*** Dataset extract
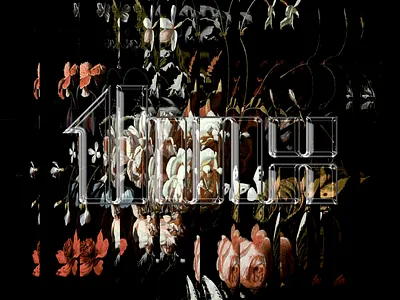 THNX album cover branding cover art floral logo logo design music patterns text effect thnx translucent transparent typography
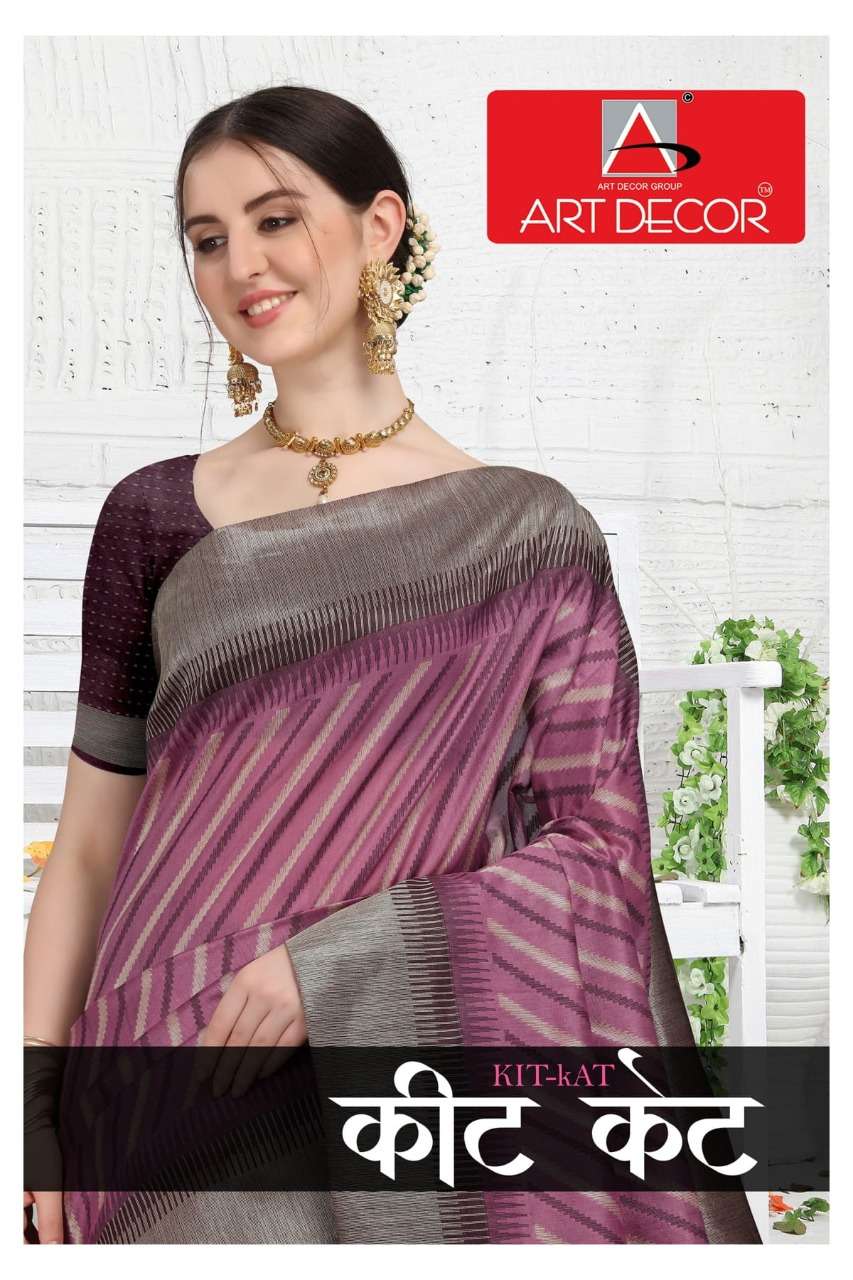 Art Decor Kit Kat Exclusive Handloom Cotton Weaving Saree Collection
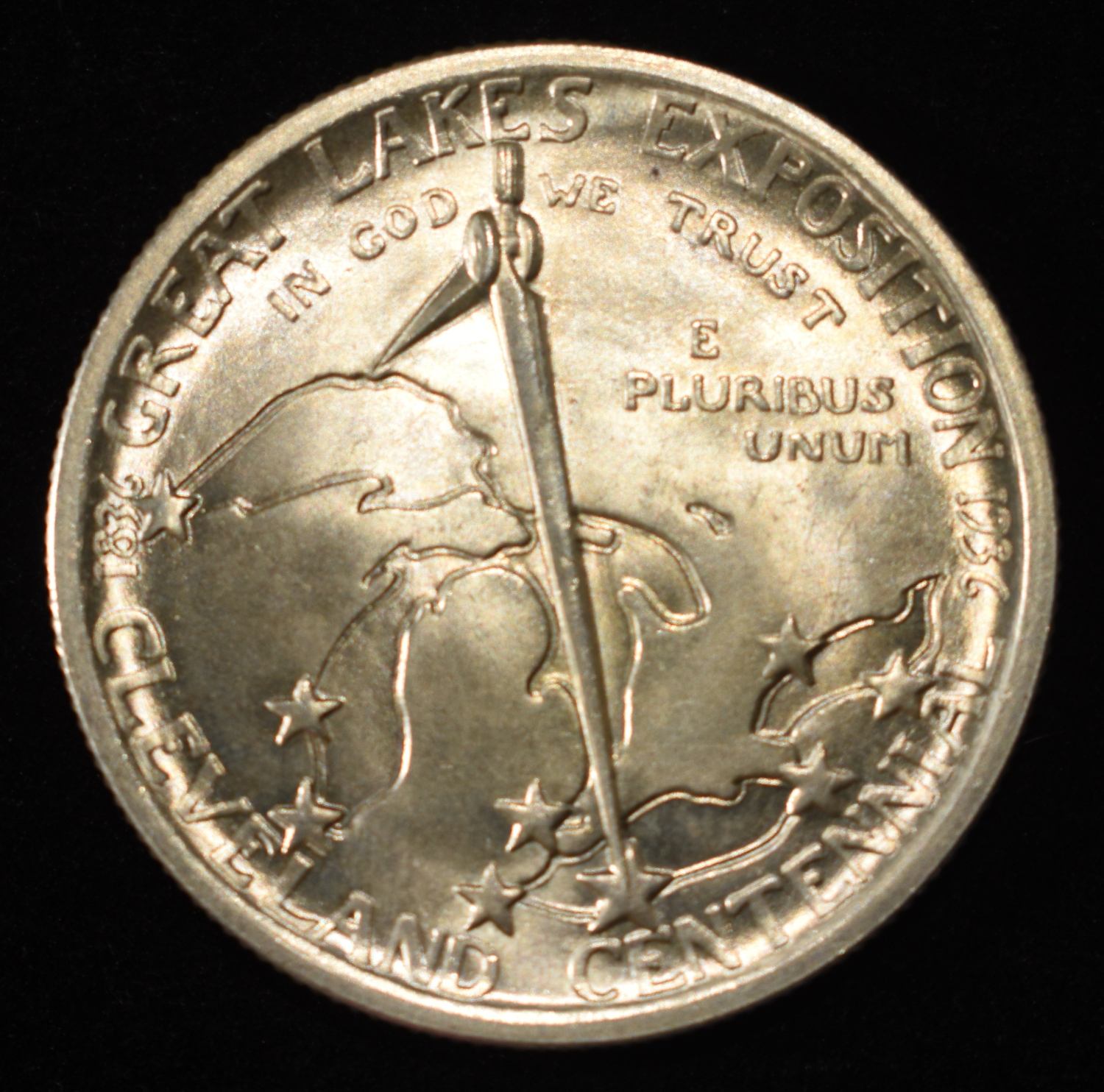 1936 50C COMMEM CLEVELAND GEM BU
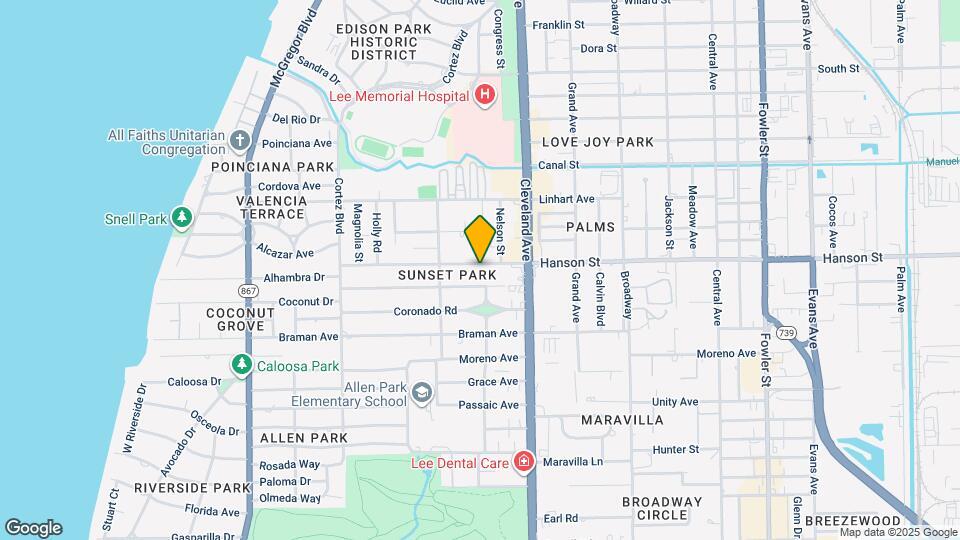 1858 Hanson St Mapa y Detalles de la Ubicación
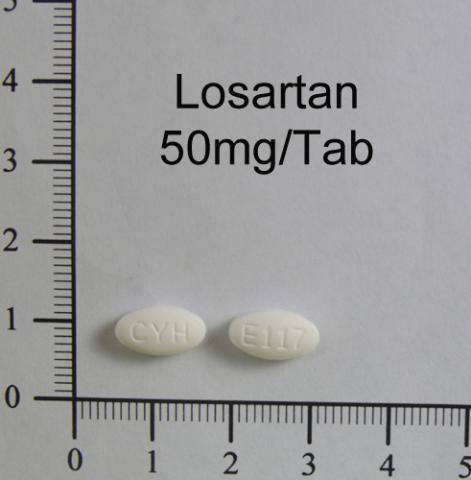 商品名:Losartan F.C. Tablets 50mg <br>中文名:那寶膜衣錠50毫克
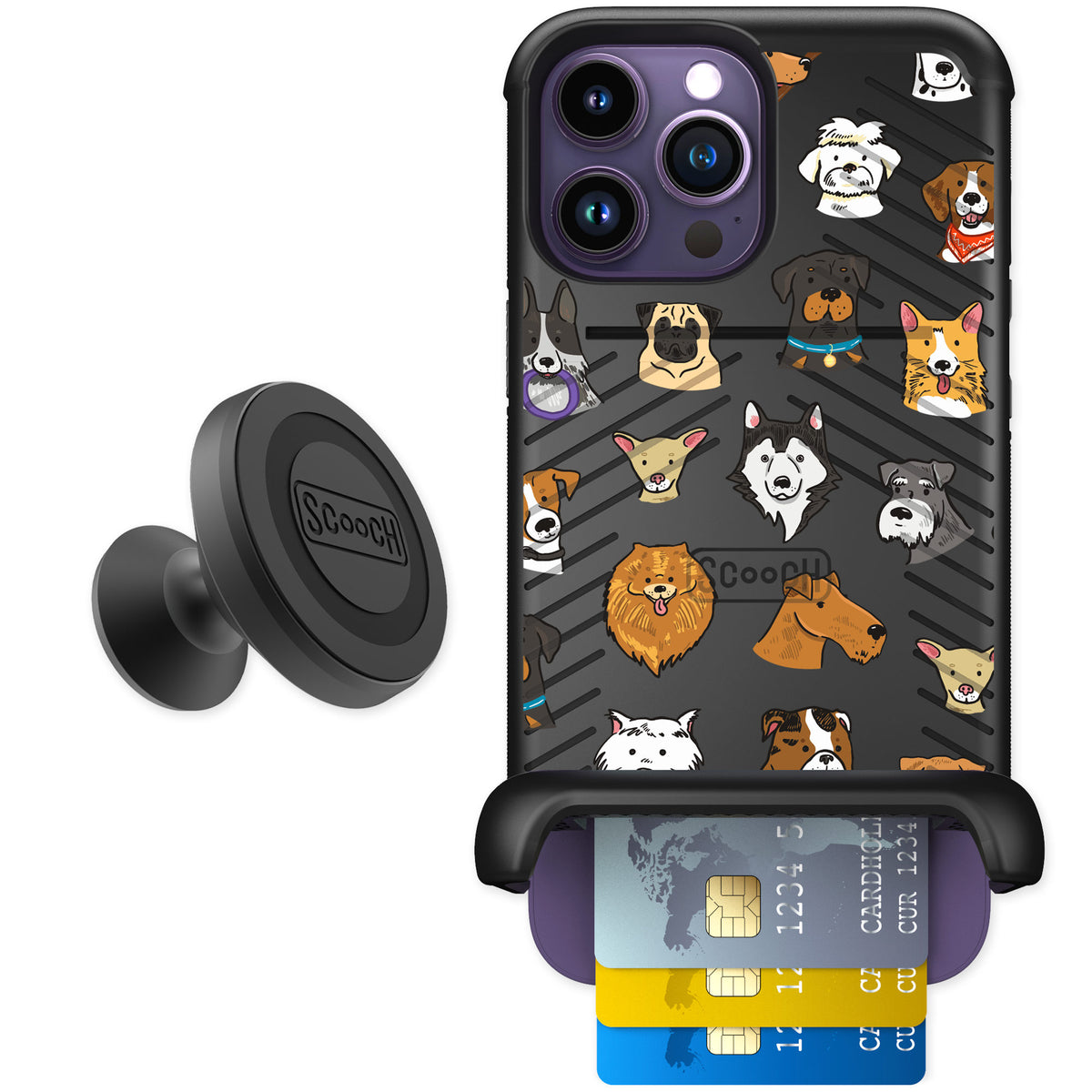 Scooch Wingmate Dog Squad for iPhone 14 Pro Max — Starter Bundle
******
**Problem to solve**
Rewrite the data above as a numbered list with no blank lines, and leave the pictures out of your answer.

**Your response**
1.  THNX album cover branding cover art floral logo logo design music patterns text effect thnx translucent transparent typography
2.  Art Decor Kit Kat Exclusive Handloom Cotton Weaving Saree Collection
3.  1936 50C COMMEM CLEVELAND GEM BU
4.  1858 Hanson St Mapa y Detalles de la Ubicación
5.  商品名:Losartan F.C. Tablets 50mg <br>中文名:那寶膜衣錠50毫克
6.  Scooch Wingmate Dog Squad for iPhone 14 Pro Max — Starter Bundle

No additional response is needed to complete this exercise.